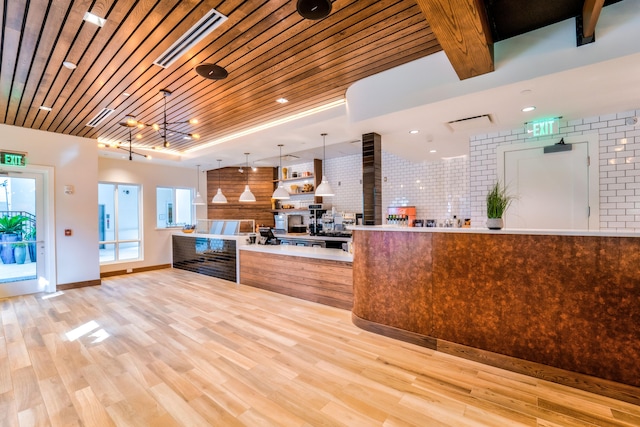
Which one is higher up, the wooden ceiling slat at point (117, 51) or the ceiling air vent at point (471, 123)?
the wooden ceiling slat at point (117, 51)

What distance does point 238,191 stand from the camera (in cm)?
895

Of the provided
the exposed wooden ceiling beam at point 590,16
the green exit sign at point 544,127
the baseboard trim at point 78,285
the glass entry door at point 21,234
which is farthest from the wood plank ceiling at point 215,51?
the baseboard trim at point 78,285

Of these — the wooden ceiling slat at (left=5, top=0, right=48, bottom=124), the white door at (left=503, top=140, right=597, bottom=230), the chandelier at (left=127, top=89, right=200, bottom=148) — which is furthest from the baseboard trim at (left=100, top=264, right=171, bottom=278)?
the white door at (left=503, top=140, right=597, bottom=230)

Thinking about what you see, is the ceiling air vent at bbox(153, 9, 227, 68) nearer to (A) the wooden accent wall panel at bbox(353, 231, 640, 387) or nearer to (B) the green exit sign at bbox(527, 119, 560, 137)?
(A) the wooden accent wall panel at bbox(353, 231, 640, 387)

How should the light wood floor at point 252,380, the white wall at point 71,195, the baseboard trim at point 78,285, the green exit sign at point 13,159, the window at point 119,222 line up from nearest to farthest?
1. the light wood floor at point 252,380
2. the green exit sign at point 13,159
3. the white wall at point 71,195
4. the baseboard trim at point 78,285
5. the window at point 119,222

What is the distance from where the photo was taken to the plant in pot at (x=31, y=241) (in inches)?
217

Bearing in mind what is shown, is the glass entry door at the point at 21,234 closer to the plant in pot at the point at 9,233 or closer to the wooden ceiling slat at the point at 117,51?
the plant in pot at the point at 9,233

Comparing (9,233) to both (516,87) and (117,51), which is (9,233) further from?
(516,87)

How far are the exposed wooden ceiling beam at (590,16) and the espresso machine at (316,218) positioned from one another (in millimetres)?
6287

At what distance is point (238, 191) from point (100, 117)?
14.1ft

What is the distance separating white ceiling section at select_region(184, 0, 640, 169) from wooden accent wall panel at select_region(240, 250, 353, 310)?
2.09m

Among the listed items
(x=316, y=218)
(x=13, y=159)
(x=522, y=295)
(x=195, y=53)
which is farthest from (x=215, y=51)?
(x=316, y=218)

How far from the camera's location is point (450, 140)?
4.65m

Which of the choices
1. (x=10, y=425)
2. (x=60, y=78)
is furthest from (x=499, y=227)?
(x=60, y=78)
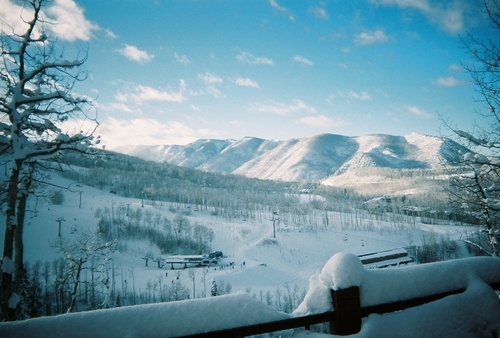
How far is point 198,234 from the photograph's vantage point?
10050 centimetres

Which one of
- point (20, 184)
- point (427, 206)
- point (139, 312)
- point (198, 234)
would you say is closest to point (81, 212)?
point (198, 234)

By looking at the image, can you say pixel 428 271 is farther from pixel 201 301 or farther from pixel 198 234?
pixel 198 234

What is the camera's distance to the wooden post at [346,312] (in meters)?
2.34

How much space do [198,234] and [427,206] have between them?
400 ft

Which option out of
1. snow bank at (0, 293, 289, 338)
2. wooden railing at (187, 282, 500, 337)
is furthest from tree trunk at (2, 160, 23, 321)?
wooden railing at (187, 282, 500, 337)

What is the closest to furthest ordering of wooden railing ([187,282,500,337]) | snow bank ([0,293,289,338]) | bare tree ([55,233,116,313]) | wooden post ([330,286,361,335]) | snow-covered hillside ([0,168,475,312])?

TASK REQUIREMENTS -
Please reproduce every line of the records above word for word, omitting the pictures.

SOLUTION BELOW -
Which one is higher up, the wooden ceiling slat at point (117, 51) or the ceiling air vent at point (471, 123)?
the wooden ceiling slat at point (117, 51)

What distance does point 238,191 stand from the camera (in cm)?
895

Of the provided
the exposed wooden ceiling beam at point 590,16
the green exit sign at point 544,127
the baseboard trim at point 78,285
the glass entry door at point 21,234
which is farthest from the wood plank ceiling at point 215,51?
the baseboard trim at point 78,285

Of these — the wooden ceiling slat at (left=5, top=0, right=48, bottom=124), the white door at (left=503, top=140, right=597, bottom=230), the chandelier at (left=127, top=89, right=200, bottom=148) — which is furthest from the baseboard trim at (left=100, top=264, right=171, bottom=278)?
the white door at (left=503, top=140, right=597, bottom=230)

Thinking about what you see, is the ceiling air vent at bbox(153, 9, 227, 68) nearer to (A) the wooden accent wall panel at bbox(353, 231, 640, 387) or nearer to (B) the green exit sign at bbox(527, 119, 560, 137)?
(A) the wooden accent wall panel at bbox(353, 231, 640, 387)

How should the light wood floor at point 252,380, the white wall at point 71,195, the baseboard trim at point 78,285, the green exit sign at point 13,159, the window at point 119,222 line up from nearest to farthest?
1. the light wood floor at point 252,380
2. the green exit sign at point 13,159
3. the white wall at point 71,195
4. the baseboard trim at point 78,285
5. the window at point 119,222

What is the distance from where the photo was taken to the plant in pot at (x=31, y=241) (in inches)?
217

Bearing in mind what is shown, is the glass entry door at the point at 21,234 closer to the plant in pot at the point at 9,233 or closer to the wooden ceiling slat at the point at 117,51?
the plant in pot at the point at 9,233

Comparing (9,233) to both (516,87) and (117,51), which is (9,233) further from?
(516,87)

How far are the exposed wooden ceiling beam at (590,16) and the espresso machine at (316,218) positioned from one another (in millimetres)?
6287

At what distance is point (238, 191) from point (100, 117)?
14.1ft

What is the distance separating white ceiling section at select_region(184, 0, 640, 169) from wooden accent wall panel at select_region(240, 250, 353, 310)?
2.09m

Among the listed items
(x=316, y=218)
(x=13, y=159)
(x=522, y=295)
(x=195, y=53)
which is farthest from (x=215, y=51)?
(x=316, y=218)

How far from the camera's location is point (450, 140)?
4.65m

Which of the choices
1. (x=10, y=425)
2. (x=60, y=78)
is furthest from (x=499, y=227)?
(x=60, y=78)
How far is point 198,234 from the photograph's vantage point?
10050 centimetres

Which one of
- point (20, 184)
- point (427, 206)
- point (139, 312)
- point (198, 234)
would you say is closest to point (81, 212)?
point (198, 234)

By looking at the image, can you say pixel 428 271 is farther from pixel 201 301 or farther from pixel 198 234?
pixel 198 234

What is the camera's distance to the wooden post at [346,312] (in meters)?
2.34

How much space do [198,234] and [427,206] have between them?
400 ft

Which option out of
1. snow bank at (0, 293, 289, 338)
2. wooden railing at (187, 282, 500, 337)
is furthest from tree trunk at (2, 160, 23, 321)?
wooden railing at (187, 282, 500, 337)

What is the closest to furthest ordering of wooden railing ([187,282,500,337]) | snow bank ([0,293,289,338]) | bare tree ([55,233,116,313]) | wooden post ([330,286,361,335]) | snow-covered hillside ([0,168,475,312])?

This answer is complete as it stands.